Changes are required to Ontario’s electricity system to help bring prices more in line with neighbouring jurisdictions. This is the conclusion of a 2015 report from The Council for Clean and Reliable Electricity. “Apples to Apples: Fixing Ontario’s Electricity Price Mismatch” explains how the lack of a day-ahead market in Ontario and the current global adjustment system have resulted in Ontario selling exported electricity at prices lower than those paid by Ontario consumers. At the same time, this discrepancy creates a loophole that can benefit electricity exporters.

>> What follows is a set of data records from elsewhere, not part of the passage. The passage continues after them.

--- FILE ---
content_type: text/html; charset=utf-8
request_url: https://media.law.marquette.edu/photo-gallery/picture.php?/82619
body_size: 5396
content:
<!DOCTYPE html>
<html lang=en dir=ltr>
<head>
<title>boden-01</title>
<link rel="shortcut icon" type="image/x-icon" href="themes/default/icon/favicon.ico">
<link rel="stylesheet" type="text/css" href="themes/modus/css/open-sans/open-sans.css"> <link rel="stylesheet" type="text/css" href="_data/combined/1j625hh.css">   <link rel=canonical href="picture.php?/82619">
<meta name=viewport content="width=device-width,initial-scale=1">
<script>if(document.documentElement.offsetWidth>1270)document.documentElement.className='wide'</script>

Greg Baden, author of the report, notes that New York and Michigan are the primary markets for Ontario electricity. Both those states operate day-ahead and hourly markets. Ontario, on the other hand, only operates an hourly market. In many hours, hydroelectric generation is the marginal generator in the Ontario hourly market and natural gas generation is the marginal generator in New York and Michigan. The differing market fundamentals create a price spread that can be exploited by an exporter buying Ontario electricity and selling it in either Michigan or New York. The revenues earned by the exporter are not included in the calculation of the Global Adjustment.

“Apples to Apples” highlights the value of adopting continuous improvement in energy management, even at the Ontario provincial electric system level. Taking action to address structural reforms could potentially save Ontario consumers significant costs for their electric energy.